Dataset excerpts:
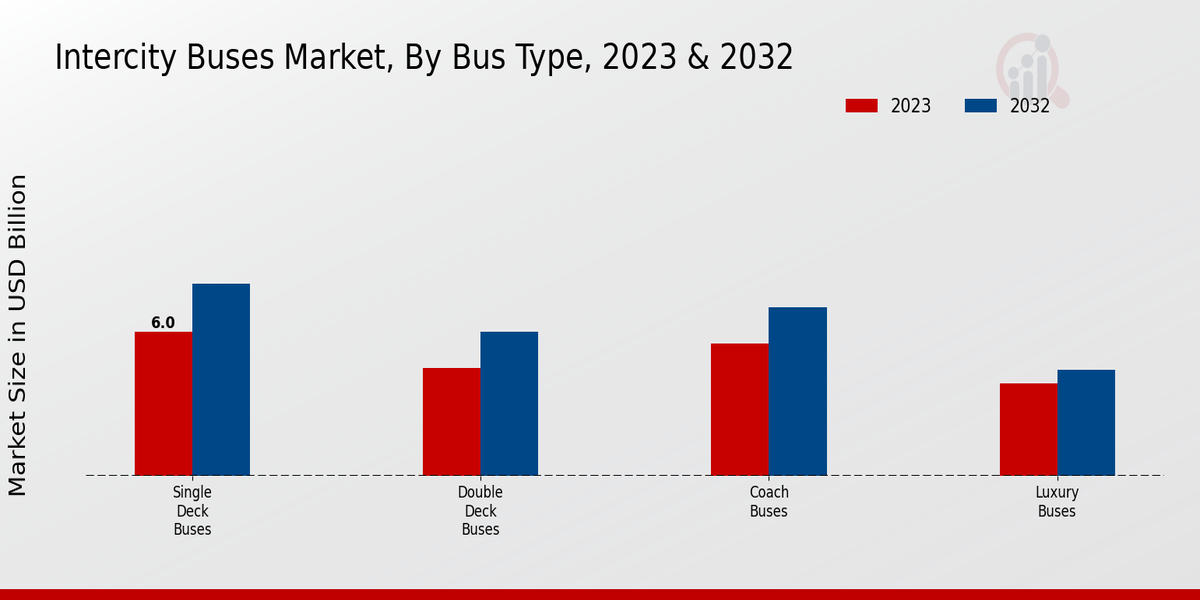 Intercity Buses Market, By Bus Type, 2023 & 2032

2023 2032

Market Size in USD Billion

6.0

Single Deck Buses

Double Deck Buses

Coach Buses

Luxury Buses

* **TASK BRIEF**: With the pictures removed, return the data above word for word.

* **TASK RESULT**:
 Intercity Buses Market, By Bus Type, 2023 & 2032

2023 2032

Market Size in USD Billion

6.0

Single Deck Buses

Double Deck Buses

Coach Buses

Luxury Buses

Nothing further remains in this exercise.